The symposium happens once a year and gathers experts, policy-makers, practitioners and others to discuss informal urbanisation, its political, economic and environmental implications and the tools to tackle it.
The next symposium will take place June 07th 2018.
The symposium, which is in its fifth edition, is a result of the faculty’s and its students’ awareness of the impacts of informal urbanisation in issues of social, economic and environmental sustainability and spatial justice in cities today.
By informal urbanisation we mean the informal unregulated spontaneous processes of urbanisation that happen mostly (but not only) in countries of the Global South resulting from economic and social exclusion of groups or communities.
We do not dispute the many positive aspects of informal urbanisation: it is a gateway to the city, it is a force from grassroots and it is able to create strong communities and provide families with livelihoods. The entrepreneurship of people in informal settlements is remarkable and many informal settlements around the world are the source of employment, culture and hope.s
However, we wish to dispel any doubt that informal urbanisation has several drawbacks. In the way it happens in most countries, informal urbanisation is unsustainable in the long run. More often than not, it has not been able to provide most households with a decent living environment. Many informal settlements around the world face unimaginable environmental, social and economic challenges.
Improvement only happens when there is concerted collective action between the public sector, the private sector and civil society (not least, citizens themselves) in order to deliver improvements to informal communities in the form of better housing, services, sanitation, infrastructure, public space and so on.

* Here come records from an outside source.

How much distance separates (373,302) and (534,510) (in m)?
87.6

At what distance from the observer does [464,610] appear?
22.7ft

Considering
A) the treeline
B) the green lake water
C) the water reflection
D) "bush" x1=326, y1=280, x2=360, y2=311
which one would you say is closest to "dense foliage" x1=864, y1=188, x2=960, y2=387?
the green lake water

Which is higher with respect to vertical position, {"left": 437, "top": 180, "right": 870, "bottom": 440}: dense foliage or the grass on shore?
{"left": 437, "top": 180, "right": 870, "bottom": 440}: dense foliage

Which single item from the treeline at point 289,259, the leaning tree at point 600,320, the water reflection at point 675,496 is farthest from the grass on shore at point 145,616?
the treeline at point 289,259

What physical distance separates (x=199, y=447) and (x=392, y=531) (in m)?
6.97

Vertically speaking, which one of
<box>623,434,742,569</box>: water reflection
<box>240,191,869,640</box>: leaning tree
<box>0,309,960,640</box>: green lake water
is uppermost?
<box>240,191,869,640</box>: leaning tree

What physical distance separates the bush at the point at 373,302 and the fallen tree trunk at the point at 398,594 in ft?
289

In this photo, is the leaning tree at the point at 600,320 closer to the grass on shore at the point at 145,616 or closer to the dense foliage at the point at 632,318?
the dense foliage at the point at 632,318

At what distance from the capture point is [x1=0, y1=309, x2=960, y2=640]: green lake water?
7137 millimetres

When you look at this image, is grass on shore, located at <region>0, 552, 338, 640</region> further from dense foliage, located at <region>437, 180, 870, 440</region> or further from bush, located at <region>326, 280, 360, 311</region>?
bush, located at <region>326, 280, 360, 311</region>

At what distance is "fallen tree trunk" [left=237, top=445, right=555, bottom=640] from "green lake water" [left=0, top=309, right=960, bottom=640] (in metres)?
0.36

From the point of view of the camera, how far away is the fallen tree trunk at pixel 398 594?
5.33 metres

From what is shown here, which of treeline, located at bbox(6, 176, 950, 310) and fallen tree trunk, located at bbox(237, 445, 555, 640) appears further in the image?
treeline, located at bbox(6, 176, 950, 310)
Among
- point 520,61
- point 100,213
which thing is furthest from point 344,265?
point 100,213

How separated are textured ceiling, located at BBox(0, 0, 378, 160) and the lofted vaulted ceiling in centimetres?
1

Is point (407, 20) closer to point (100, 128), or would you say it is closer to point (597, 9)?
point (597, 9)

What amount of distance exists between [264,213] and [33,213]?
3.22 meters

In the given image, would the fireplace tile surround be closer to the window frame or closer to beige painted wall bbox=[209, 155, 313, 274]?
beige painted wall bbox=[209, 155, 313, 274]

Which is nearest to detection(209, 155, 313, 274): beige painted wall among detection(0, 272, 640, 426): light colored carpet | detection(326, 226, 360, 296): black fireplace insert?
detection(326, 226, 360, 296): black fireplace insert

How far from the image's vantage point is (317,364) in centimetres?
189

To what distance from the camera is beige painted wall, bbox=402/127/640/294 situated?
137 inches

Spatial planning and design are sadly failing to deliver sustainable solutions that address the needs and wishes of citizens living in informal settlements.

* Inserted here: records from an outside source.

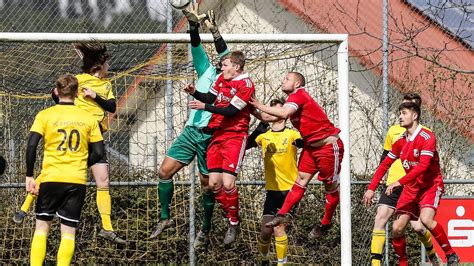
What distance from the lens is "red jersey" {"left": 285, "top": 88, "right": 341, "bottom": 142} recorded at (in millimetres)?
12242

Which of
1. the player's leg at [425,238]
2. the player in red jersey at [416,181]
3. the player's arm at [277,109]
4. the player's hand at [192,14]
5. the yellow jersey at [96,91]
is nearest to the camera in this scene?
the player's arm at [277,109]

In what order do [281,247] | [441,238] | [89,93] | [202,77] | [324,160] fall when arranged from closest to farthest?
[89,93]
[324,160]
[202,77]
[441,238]
[281,247]

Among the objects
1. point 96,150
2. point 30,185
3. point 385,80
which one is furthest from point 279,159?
point 30,185

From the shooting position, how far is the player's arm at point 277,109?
11.7 meters

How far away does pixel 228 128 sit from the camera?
1211cm

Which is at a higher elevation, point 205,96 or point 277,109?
point 205,96

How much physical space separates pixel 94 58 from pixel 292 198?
2635 mm

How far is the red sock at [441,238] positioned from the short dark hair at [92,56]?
4203 millimetres

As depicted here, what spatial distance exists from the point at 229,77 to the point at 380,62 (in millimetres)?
3812

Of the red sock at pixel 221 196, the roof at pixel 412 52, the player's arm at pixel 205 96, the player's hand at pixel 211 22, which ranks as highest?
the roof at pixel 412 52

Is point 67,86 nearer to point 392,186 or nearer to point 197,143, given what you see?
point 197,143

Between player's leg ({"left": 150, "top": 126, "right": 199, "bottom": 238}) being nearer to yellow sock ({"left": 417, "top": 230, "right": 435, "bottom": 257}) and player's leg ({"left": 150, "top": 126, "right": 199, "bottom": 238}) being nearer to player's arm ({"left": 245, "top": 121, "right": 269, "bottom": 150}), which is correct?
player's arm ({"left": 245, "top": 121, "right": 269, "bottom": 150})

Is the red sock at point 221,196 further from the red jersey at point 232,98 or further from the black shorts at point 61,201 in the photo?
the black shorts at point 61,201

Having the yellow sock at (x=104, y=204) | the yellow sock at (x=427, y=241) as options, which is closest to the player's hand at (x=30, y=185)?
the yellow sock at (x=104, y=204)
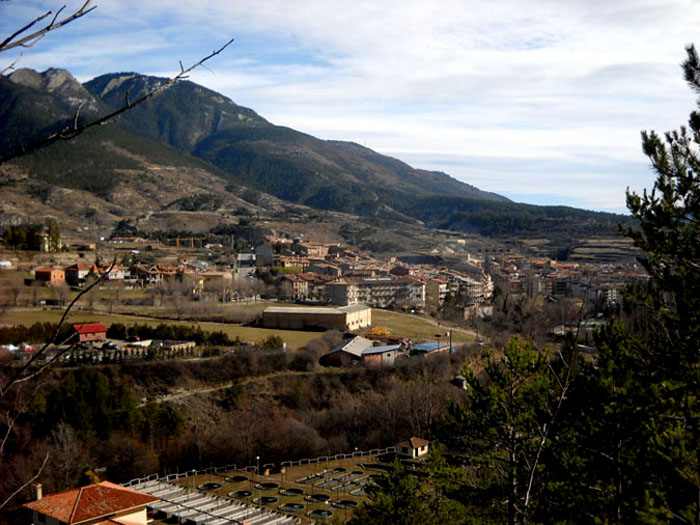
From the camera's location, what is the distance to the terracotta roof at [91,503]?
36.2 feet

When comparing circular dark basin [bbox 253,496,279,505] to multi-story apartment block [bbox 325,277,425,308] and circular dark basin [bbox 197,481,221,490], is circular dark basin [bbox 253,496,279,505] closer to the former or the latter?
circular dark basin [bbox 197,481,221,490]

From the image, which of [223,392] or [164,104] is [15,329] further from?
[164,104]

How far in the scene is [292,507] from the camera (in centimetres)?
1305

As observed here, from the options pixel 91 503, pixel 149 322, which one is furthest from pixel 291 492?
pixel 149 322

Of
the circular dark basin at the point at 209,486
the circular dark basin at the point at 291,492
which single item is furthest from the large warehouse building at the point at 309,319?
the circular dark basin at the point at 291,492

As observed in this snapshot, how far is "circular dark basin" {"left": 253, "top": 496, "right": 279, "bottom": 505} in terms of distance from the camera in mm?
13484

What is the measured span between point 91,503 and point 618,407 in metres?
9.72

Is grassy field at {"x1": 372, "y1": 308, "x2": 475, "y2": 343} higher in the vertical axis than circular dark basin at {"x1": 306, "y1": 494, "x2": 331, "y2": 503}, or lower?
higher

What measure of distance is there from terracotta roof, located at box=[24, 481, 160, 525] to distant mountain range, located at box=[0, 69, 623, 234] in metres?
24.3

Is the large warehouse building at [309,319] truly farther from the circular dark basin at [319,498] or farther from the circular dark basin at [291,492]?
the circular dark basin at [319,498]

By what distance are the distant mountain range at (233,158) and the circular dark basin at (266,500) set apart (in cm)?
2443

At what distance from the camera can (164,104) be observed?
180 meters

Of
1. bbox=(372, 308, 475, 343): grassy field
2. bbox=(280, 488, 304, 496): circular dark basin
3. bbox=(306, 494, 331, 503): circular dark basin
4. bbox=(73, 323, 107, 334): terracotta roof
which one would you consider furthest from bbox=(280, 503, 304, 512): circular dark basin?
bbox=(372, 308, 475, 343): grassy field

We recognise the importance of understanding the processes behind informal urbanisation, as well as its relationships with other issues such as poverty, gender discrimination, social segregation and economic inequality.
According to the United Nations 1.5 billion people live in informal or precarious employment (UNDP, 2014) and fifty-five million slum units have been created worldwide since the year of 2000 (UN-Habitat, 2015).
The goal of the Confronting Informality Symposium is to shed light on informal urbanisation, its drivers and impacts, and to discuss the planning and design instruments used around the world to tackle it and to deliver healthy, safe, inclusive neighbourhoods and communities.
The ultimate objective is to establish a platform to debate informality and its challenges for spatial planning and urban design. We invite scholars and practitioners to partner up with us to do research on the topics above.
In 2018, there is an ideas competition that aims to foster debate but also look for practical ideas and solutions for the creation of public goods in informal settlements, while keeping identity and livelihoods of the community.